Kobanê Davası’nın kovuşturmasının başlamasının birinci yılının tamamlandığını belirten Bozan dosyadaki usulsüzlükleri anlattı.

Dosyanın soruşturma savcısı Ahmet Altun’un davanın dayanak yapıldığı ve duruşmada ise siyasetçilerin lehine beyanlarda bulunan tanık Sami Baran hakkında bir soruşturma yürüttüğünü ifade eden Bozan, savcılıktan bu soruşturmadaki beyanların istendiğini belirtti. 18 Nisan’da savcılıktan gelen yanıtta ise “Dosya gizli ifadeleri veremem” dendiğini kaydeden Bozan, “Sami Baran’ın ifadelerini tutuk devam gerekçesi yapıyorsunuz ama Ankara Cumhuriyet Başsavcısı ‘Dosya gizli ifadeleri veremem’ diyor. Savcı Ahmet Altun her ne sebeple ise ifadelerini göndermiyor.

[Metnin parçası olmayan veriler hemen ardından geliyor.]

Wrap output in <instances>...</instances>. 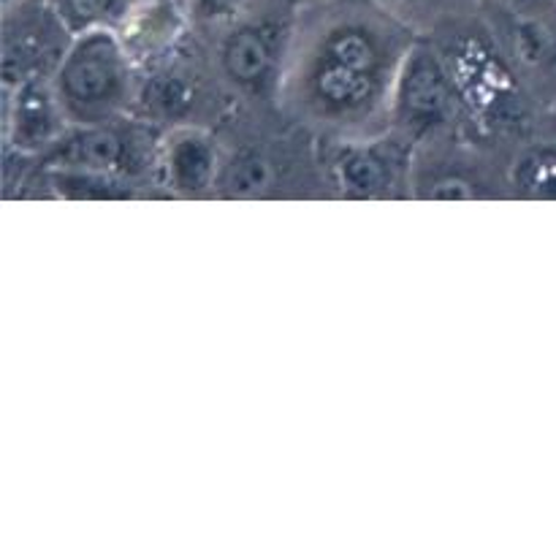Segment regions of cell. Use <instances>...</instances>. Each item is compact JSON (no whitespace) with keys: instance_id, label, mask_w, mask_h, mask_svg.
I'll return each instance as SVG.
<instances>
[{"instance_id":"obj_1","label":"cell","mask_w":556,"mask_h":556,"mask_svg":"<svg viewBox=\"0 0 556 556\" xmlns=\"http://www.w3.org/2000/svg\"><path fill=\"white\" fill-rule=\"evenodd\" d=\"M410 47L405 20L380 0H329L293 38L286 92L309 123L358 130L383 109L391 114Z\"/></svg>"},{"instance_id":"obj_2","label":"cell","mask_w":556,"mask_h":556,"mask_svg":"<svg viewBox=\"0 0 556 556\" xmlns=\"http://www.w3.org/2000/svg\"><path fill=\"white\" fill-rule=\"evenodd\" d=\"M130 52L114 27L79 30L52 71V90L71 125H106L130 101Z\"/></svg>"},{"instance_id":"obj_3","label":"cell","mask_w":556,"mask_h":556,"mask_svg":"<svg viewBox=\"0 0 556 556\" xmlns=\"http://www.w3.org/2000/svg\"><path fill=\"white\" fill-rule=\"evenodd\" d=\"M454 106V85L438 52L429 43H413L391 96L394 123L410 136H429L451 123Z\"/></svg>"},{"instance_id":"obj_4","label":"cell","mask_w":556,"mask_h":556,"mask_svg":"<svg viewBox=\"0 0 556 556\" xmlns=\"http://www.w3.org/2000/svg\"><path fill=\"white\" fill-rule=\"evenodd\" d=\"M282 27L271 20H239L220 43L223 74L242 90H264L282 58Z\"/></svg>"},{"instance_id":"obj_5","label":"cell","mask_w":556,"mask_h":556,"mask_svg":"<svg viewBox=\"0 0 556 556\" xmlns=\"http://www.w3.org/2000/svg\"><path fill=\"white\" fill-rule=\"evenodd\" d=\"M68 117L52 90V79H30L14 87L5 106V136L20 152H49L65 134Z\"/></svg>"},{"instance_id":"obj_6","label":"cell","mask_w":556,"mask_h":556,"mask_svg":"<svg viewBox=\"0 0 556 556\" xmlns=\"http://www.w3.org/2000/svg\"><path fill=\"white\" fill-rule=\"evenodd\" d=\"M58 38H68V25L60 14L47 16H20V25L5 27L3 43V79L5 90H14L22 81L41 79L38 71L43 68L49 54L63 58L71 41L58 43Z\"/></svg>"},{"instance_id":"obj_7","label":"cell","mask_w":556,"mask_h":556,"mask_svg":"<svg viewBox=\"0 0 556 556\" xmlns=\"http://www.w3.org/2000/svg\"><path fill=\"white\" fill-rule=\"evenodd\" d=\"M161 168L168 188L185 195H201L220 179V155L204 130L177 128L163 139Z\"/></svg>"},{"instance_id":"obj_8","label":"cell","mask_w":556,"mask_h":556,"mask_svg":"<svg viewBox=\"0 0 556 556\" xmlns=\"http://www.w3.org/2000/svg\"><path fill=\"white\" fill-rule=\"evenodd\" d=\"M49 161L63 172L114 174L128 161V141L106 125H79L49 150Z\"/></svg>"},{"instance_id":"obj_9","label":"cell","mask_w":556,"mask_h":556,"mask_svg":"<svg viewBox=\"0 0 556 556\" xmlns=\"http://www.w3.org/2000/svg\"><path fill=\"white\" fill-rule=\"evenodd\" d=\"M334 179L348 195L378 199L396 185V161L375 144H345L334 157Z\"/></svg>"},{"instance_id":"obj_10","label":"cell","mask_w":556,"mask_h":556,"mask_svg":"<svg viewBox=\"0 0 556 556\" xmlns=\"http://www.w3.org/2000/svg\"><path fill=\"white\" fill-rule=\"evenodd\" d=\"M505 43L525 68H543V65L552 63L556 52L552 30L535 16H510L508 25H505Z\"/></svg>"},{"instance_id":"obj_11","label":"cell","mask_w":556,"mask_h":556,"mask_svg":"<svg viewBox=\"0 0 556 556\" xmlns=\"http://www.w3.org/2000/svg\"><path fill=\"white\" fill-rule=\"evenodd\" d=\"M139 5L141 0H58V14L79 33L90 27L125 25Z\"/></svg>"},{"instance_id":"obj_12","label":"cell","mask_w":556,"mask_h":556,"mask_svg":"<svg viewBox=\"0 0 556 556\" xmlns=\"http://www.w3.org/2000/svg\"><path fill=\"white\" fill-rule=\"evenodd\" d=\"M269 177L271 168L266 163V157L248 150L239 152L233 161L226 163V168H220V179L217 182L231 195H255L269 185Z\"/></svg>"},{"instance_id":"obj_13","label":"cell","mask_w":556,"mask_h":556,"mask_svg":"<svg viewBox=\"0 0 556 556\" xmlns=\"http://www.w3.org/2000/svg\"><path fill=\"white\" fill-rule=\"evenodd\" d=\"M144 103L152 114H161V117H182L193 103V87L185 81V76L161 74L147 87Z\"/></svg>"},{"instance_id":"obj_14","label":"cell","mask_w":556,"mask_h":556,"mask_svg":"<svg viewBox=\"0 0 556 556\" xmlns=\"http://www.w3.org/2000/svg\"><path fill=\"white\" fill-rule=\"evenodd\" d=\"M258 0H188L185 9H188L190 20L195 25H233V22L244 20V16L253 11V5Z\"/></svg>"},{"instance_id":"obj_15","label":"cell","mask_w":556,"mask_h":556,"mask_svg":"<svg viewBox=\"0 0 556 556\" xmlns=\"http://www.w3.org/2000/svg\"><path fill=\"white\" fill-rule=\"evenodd\" d=\"M386 9L394 11L400 20H413V16H427V14H438L440 9L448 5V0H380Z\"/></svg>"},{"instance_id":"obj_16","label":"cell","mask_w":556,"mask_h":556,"mask_svg":"<svg viewBox=\"0 0 556 556\" xmlns=\"http://www.w3.org/2000/svg\"><path fill=\"white\" fill-rule=\"evenodd\" d=\"M530 188H538L541 193L556 195V157H541V161L530 163Z\"/></svg>"},{"instance_id":"obj_17","label":"cell","mask_w":556,"mask_h":556,"mask_svg":"<svg viewBox=\"0 0 556 556\" xmlns=\"http://www.w3.org/2000/svg\"><path fill=\"white\" fill-rule=\"evenodd\" d=\"M3 3H5V11H9L11 5H14V0H3Z\"/></svg>"},{"instance_id":"obj_18","label":"cell","mask_w":556,"mask_h":556,"mask_svg":"<svg viewBox=\"0 0 556 556\" xmlns=\"http://www.w3.org/2000/svg\"><path fill=\"white\" fill-rule=\"evenodd\" d=\"M179 3H188V0H179Z\"/></svg>"}]
</instances>
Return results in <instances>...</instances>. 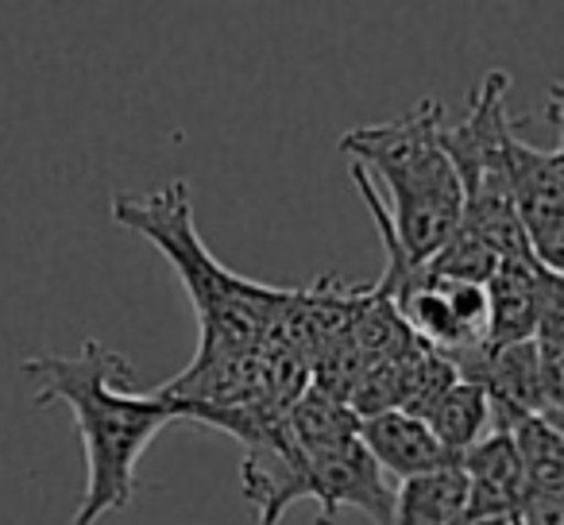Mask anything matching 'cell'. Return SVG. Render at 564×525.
I'll return each mask as SVG.
<instances>
[{
    "label": "cell",
    "mask_w": 564,
    "mask_h": 525,
    "mask_svg": "<svg viewBox=\"0 0 564 525\" xmlns=\"http://www.w3.org/2000/svg\"><path fill=\"white\" fill-rule=\"evenodd\" d=\"M240 445V486L259 522L274 525L294 502L310 499L306 456H302L299 440L286 425V409H267Z\"/></svg>",
    "instance_id": "obj_6"
},
{
    "label": "cell",
    "mask_w": 564,
    "mask_h": 525,
    "mask_svg": "<svg viewBox=\"0 0 564 525\" xmlns=\"http://www.w3.org/2000/svg\"><path fill=\"white\" fill-rule=\"evenodd\" d=\"M533 360H538V379L541 394H545V406L553 417L564 414V298L553 302L545 309V317L538 321L530 337Z\"/></svg>",
    "instance_id": "obj_12"
},
{
    "label": "cell",
    "mask_w": 564,
    "mask_h": 525,
    "mask_svg": "<svg viewBox=\"0 0 564 525\" xmlns=\"http://www.w3.org/2000/svg\"><path fill=\"white\" fill-rule=\"evenodd\" d=\"M487 294V344H522L533 337L538 321L553 302L564 298L561 271H549L545 263L525 255L499 259V267L484 283Z\"/></svg>",
    "instance_id": "obj_7"
},
{
    "label": "cell",
    "mask_w": 564,
    "mask_h": 525,
    "mask_svg": "<svg viewBox=\"0 0 564 525\" xmlns=\"http://www.w3.org/2000/svg\"><path fill=\"white\" fill-rule=\"evenodd\" d=\"M441 120H445V105L425 97L394 120L348 128L337 143L352 158V166H360L368 178L376 174L391 189L387 217L402 251L422 267L456 232L464 212L460 178L437 140Z\"/></svg>",
    "instance_id": "obj_3"
},
{
    "label": "cell",
    "mask_w": 564,
    "mask_h": 525,
    "mask_svg": "<svg viewBox=\"0 0 564 525\" xmlns=\"http://www.w3.org/2000/svg\"><path fill=\"white\" fill-rule=\"evenodd\" d=\"M112 220L128 232H140L166 255L186 286L197 314V356L209 352H251L279 325L291 291L286 286L251 283L236 275L202 243L194 228V201L186 182L155 189L151 197L117 194L112 197Z\"/></svg>",
    "instance_id": "obj_2"
},
{
    "label": "cell",
    "mask_w": 564,
    "mask_h": 525,
    "mask_svg": "<svg viewBox=\"0 0 564 525\" xmlns=\"http://www.w3.org/2000/svg\"><path fill=\"white\" fill-rule=\"evenodd\" d=\"M422 422L430 425L437 445L460 463V456L491 433V406H487V394L479 391L476 383L456 379V383L425 409Z\"/></svg>",
    "instance_id": "obj_10"
},
{
    "label": "cell",
    "mask_w": 564,
    "mask_h": 525,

Sami Baran hakkında soruşturma yürüten savcı Ahmet Altun, Kerem Gökalp’i dinleyen savcı Ahmet Altun, kamuoyunda Kobanê Soruşturması yürüten savcı Ahmet Altun, kuvvetle muhtemel gizli tanık ABC123’ü dinleyen savcı da Ahmet Altun. Başından beri şaibe var, sıkıntı var. 14 gün önce Ankara merkezli olduğu söylenen bir soruşturma başlatıldı. Bu kapsamda HDP’lilerin aralarında bulunduğu 48 kişi gözaltına alındı ve 18 kişi hakkında tutuklama kararı verildi. Az önce bahsettiğim tüm işlemlerin altında imzası bulunan Ahmet Altun uyumamış ve bir kişi hariç serbest bırakılan herkes hakkında itirazda bulunmuş. Bu dosyadaki arkadaşlar ‘azmettirmekten’ yargılanıyor. Diğer soruşturmada ise ‘finanse etmekten’ yargılanacaklar. İki dosyada da Savcı Ahmet Altun var. Savcının yetenekleri hakkında bilgi sahibi olmak zorundayız. Orada da gizli tanık ULAŞ’ın beyanları var. Hesaplarına yatırılan paralar suçlama konusu yapılmış. Kişinin, annesinden, işinden, işsizlik fonundan aldığı tüm paralar suçlama konusu yapılmış. Bu nedenle bu dosya ile ayrı değerlendiremeyiz. Duruşma tutanaklarının usule uygun tutulmasını talep ediyorum” dedi.  
Ardından Avukat Çiğdem Kozan söz alarak tanığın ifadesinin kendine ait olmadığını söylediğini hatırlattı. Kozan, “Emniyet ve savcının kurduğu kumpası gördük. Bu dosyanın ne şekilde oluşturulduğunu soruşturmanın başından beri söylüyoruz. Tanık ifadenin kendisine ait olmadığını belirtti” diye konuştu.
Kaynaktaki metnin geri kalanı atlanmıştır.